╭─ Document passage

Guest post from Kathy Gyngell – this first appeared on The Conservative Woman
LITERALLY, how dare they? BBC arrogance and entitlement knows no bounds.
Yesterday, because it has to, the corporation published its very own Rich List of its on-air and front-of-house staff paid more than £150,000 per annum in its annual report for 2019-2020. All compulsorily paid for by you and me, including millions of over-75s.
Be ready to be shocked at the sheer uncaring arrogance and brass neck of it in this time of growing unemployment and job uncertainty, when young people’s futures have never looked bleaker because of the coronavirus pandemic. You can see the full list in the BBC Group Annual Report and Accounts 2019/20 published yesterday.
It takes no more than a glance down it to see that the long list of reporters, news hosts and celebrities are being paid, on average, rather more than £150,000, too. A lot more in fact.

╰─
╭─ Source material

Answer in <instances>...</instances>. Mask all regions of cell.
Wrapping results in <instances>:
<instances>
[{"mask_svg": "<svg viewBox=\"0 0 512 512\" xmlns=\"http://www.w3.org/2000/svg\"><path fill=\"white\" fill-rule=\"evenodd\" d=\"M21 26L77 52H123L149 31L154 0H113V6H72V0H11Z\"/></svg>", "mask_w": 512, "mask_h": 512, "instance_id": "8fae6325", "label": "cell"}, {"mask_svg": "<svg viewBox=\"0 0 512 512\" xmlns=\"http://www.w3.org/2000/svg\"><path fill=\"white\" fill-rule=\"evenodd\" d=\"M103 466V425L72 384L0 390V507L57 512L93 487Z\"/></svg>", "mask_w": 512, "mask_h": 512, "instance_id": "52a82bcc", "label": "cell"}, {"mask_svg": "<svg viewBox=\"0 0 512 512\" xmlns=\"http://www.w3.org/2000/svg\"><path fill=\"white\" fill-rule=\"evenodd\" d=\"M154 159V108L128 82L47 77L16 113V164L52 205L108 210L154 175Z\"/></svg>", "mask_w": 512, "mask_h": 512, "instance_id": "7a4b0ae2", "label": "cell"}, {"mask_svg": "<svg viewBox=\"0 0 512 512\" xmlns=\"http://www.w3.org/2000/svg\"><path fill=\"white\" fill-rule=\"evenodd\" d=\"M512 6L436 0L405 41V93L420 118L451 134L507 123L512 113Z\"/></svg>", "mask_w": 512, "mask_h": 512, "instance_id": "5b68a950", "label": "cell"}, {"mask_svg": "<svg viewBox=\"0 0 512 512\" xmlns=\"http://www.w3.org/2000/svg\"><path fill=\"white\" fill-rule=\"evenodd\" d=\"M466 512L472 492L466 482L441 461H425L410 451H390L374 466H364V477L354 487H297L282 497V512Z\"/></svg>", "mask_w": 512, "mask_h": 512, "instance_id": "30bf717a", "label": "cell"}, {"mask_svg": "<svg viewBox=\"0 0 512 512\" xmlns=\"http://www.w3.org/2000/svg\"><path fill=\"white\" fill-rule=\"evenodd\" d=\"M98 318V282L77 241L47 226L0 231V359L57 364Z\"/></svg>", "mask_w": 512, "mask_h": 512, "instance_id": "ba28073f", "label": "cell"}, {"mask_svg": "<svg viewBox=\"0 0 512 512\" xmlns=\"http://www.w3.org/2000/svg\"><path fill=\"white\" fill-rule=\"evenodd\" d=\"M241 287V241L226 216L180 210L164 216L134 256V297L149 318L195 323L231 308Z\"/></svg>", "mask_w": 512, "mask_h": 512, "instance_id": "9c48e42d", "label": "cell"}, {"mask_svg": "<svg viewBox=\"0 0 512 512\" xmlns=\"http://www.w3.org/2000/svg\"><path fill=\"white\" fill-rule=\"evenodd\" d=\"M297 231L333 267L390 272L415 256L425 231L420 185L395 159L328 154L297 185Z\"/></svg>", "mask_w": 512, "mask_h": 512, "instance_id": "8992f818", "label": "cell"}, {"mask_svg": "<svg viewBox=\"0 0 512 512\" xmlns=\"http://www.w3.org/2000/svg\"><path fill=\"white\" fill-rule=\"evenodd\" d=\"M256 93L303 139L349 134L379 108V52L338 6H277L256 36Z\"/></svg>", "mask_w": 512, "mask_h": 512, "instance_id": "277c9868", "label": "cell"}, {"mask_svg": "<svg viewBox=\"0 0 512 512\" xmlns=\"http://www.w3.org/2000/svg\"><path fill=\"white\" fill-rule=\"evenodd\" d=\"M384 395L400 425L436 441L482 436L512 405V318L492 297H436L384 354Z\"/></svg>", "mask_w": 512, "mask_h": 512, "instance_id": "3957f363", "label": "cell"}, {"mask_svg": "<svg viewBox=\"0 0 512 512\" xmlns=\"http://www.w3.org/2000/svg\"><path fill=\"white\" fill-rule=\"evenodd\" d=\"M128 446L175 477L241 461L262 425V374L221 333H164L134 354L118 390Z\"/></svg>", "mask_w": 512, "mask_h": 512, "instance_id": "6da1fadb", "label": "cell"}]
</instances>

╰─

Required actions:
[a] Transcribe the part of the BBC pay article between "Guest post from" and "2019/20 published yesterday.", inclusive.
[b] Render this sentence from the BBC pay article in Spanish: "BBC arrogance and entitlement knows no bounds."

Solutions to the problems:
[a]
Guest post from Kathy Gyngell – this first appeared on The Conservative Woman
LITERALLY, how dare they? BBC arrogance and entitlement knows no bounds.
Yesterday, because it has to, the corporation published its very own Rich List of its on-air and front-of-house staff paid more than £150,000 per annum in its annual report for 2019-2020. All compulsorily paid for by you and me, including millions of over-75s.
Be ready to be shocked at the sheer uncaring arrogance and brass neck of it in this time of growing unemployment and job uncertainty, when young people’s futures have never looked bleaker because of the coronavirus pandemic. You can see the full list in the BBC Group Annual Report and Accounts 2019/20 published yesterday.

[b] La arrogancia y el sentido de privilegio de la BBC no conocen límites.